Edito

Quand on dispose de 600 hectares, quelle est notre vision d’avenir ?

J.B. / 24 juin 2015

Témoignages a rapporté, hier, un reportage sur un Indien qui a déjà planté, à lui seul, 550 hectares de forêt. Son histoire prend sa source, en 1979 lors d’une inondation dévastatrice causée par le gonflement des eaux du fleuve Brahmapoutre. Âgé de 16 ans seulement, il voit de nombreux serpents rejetés par les flots et constate leur agonie au soleil. Il est ému jusqu’aux larmes. Sa voie est toute tracée, il décide de planter des arbres pour reconstituer des écosystèmes refuges. Les résultats rapportés dans le reportage sont grandioses. Aujourd’hui, la cinquantaine passée, il refuse les honneurs et continue tranquillement son œuvre. Cet homme a déjà anticipé les conclusions de la Conférence mondiale sur le climat qui se tiendra à Paris en décembre. Il faut tourner la page, une autre civilisation est nécessaire, débarrassée de l’état d’esprit barbare et profiteur.

Difficile de ne pas faire la comparaison avec l’état d’esprit du ministre mauricien Luchmeenaraidoo quand il est venu a La Réunion proposer aux Réunionnais d’exploiter en commun 600 hectares à Madagascar. Il est vrai qu’il s’est permis de le faire avec des gens qui lui ont prêté une oreille attentive. Quand on connaît l’échec des Mauriciens qui devaient valoriser 100 000 hectares au Mozambique, les Réunionnais chassés de la Sakay, et surtout la plaie toujours grande ouverte par le massacre de 100 000 Malgaches en 1947 par l’armée française, comment peut-on se gargariser de vouloir exploiter 600 hectares du sol Malgache ?

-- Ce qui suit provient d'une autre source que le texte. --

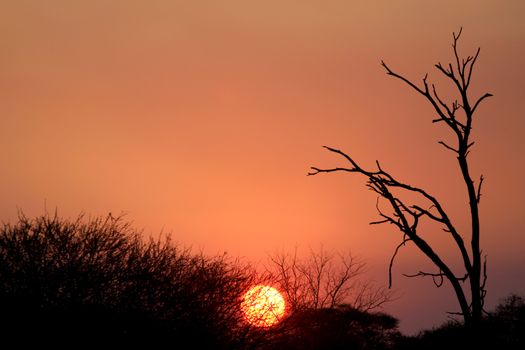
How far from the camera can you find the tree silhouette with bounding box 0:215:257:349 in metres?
20.7

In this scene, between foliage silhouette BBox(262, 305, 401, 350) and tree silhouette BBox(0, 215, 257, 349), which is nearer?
tree silhouette BBox(0, 215, 257, 349)

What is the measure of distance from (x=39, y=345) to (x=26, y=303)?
5.53ft

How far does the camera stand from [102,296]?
23.2 metres

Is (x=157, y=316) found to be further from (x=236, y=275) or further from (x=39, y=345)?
(x=236, y=275)

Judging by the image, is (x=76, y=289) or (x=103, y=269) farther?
(x=103, y=269)

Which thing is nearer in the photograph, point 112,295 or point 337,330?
point 112,295

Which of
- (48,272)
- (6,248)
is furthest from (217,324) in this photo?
(6,248)

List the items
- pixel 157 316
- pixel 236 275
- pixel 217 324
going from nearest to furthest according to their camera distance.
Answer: pixel 157 316
pixel 217 324
pixel 236 275

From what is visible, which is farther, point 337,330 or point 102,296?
point 337,330

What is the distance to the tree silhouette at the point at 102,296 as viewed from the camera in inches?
816

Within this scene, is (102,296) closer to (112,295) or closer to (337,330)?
(112,295)

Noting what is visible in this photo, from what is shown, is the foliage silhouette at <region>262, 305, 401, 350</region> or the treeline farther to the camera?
the foliage silhouette at <region>262, 305, 401, 350</region>

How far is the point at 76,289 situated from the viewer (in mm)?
22391

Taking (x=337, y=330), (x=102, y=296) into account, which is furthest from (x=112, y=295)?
(x=337, y=330)
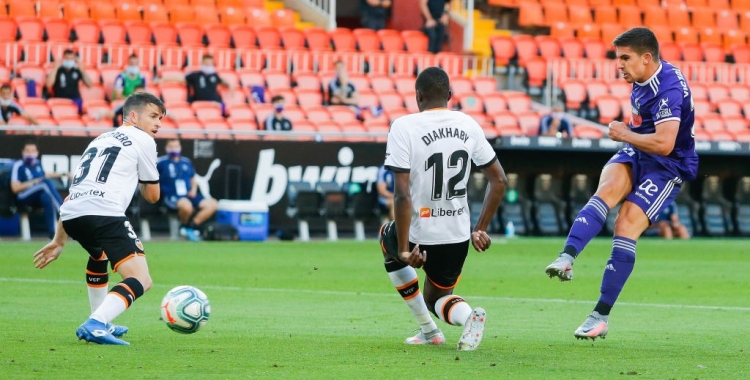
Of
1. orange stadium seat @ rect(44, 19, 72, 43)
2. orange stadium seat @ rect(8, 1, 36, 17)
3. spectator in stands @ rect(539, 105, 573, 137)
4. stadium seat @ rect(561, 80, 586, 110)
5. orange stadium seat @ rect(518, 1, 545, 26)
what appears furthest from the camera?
orange stadium seat @ rect(518, 1, 545, 26)

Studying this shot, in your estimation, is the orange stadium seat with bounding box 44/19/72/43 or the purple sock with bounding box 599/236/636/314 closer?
the purple sock with bounding box 599/236/636/314

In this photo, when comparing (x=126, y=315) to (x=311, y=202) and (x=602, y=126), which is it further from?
(x=602, y=126)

Quand on dispose de 600 hectares, le ministre Mauricien pense profit et enrichissement, là où l’Indien pense à la civilisation « d’après », c’est-à-dire l’esprit de « la maison commune " repris par le Pape dans son encyclique. À notre échelle, il y a eu la réalisation d’une ville verte dans une plaine de galet et dans la région la plus chaude de notre ile, sous l’autorité de Paul Vergès. A lui seul, il est a l’origine de plantation de plus d’un million d’arbres. Un demi million au Port et 600 000 le long de la route des Tamarins. Il dirige l’ONERC, une institution pour approfondir les connaissances sur le monde « d’après », et les faire partager.

Nous avons en commun l’histoire de la disparition définitive du Dodo parce que des hommes et des femmes bravant 3 mois de bateaux disposaient de magnifiques terres vierges à “développer”. Cela devrait nous émouvoir aussi fortement que ce jeune Indien devant la mort de quelques serpents. Surtout que les études annoncent que nous entrons dans la 6e extinction de masse ; cette fois, l’Homme risque de faire partie du lot.

Quand on a toutes ces connaissances et que l’on dispose d’une parcelle de pouvoir politique, on choisit quel chemin ? On reproduit le monde actuel, chez soi et chez le voisin ou bien on change radicalement de cap, on prépare le monde « d’après » ? C’est une question de vision d’avenir.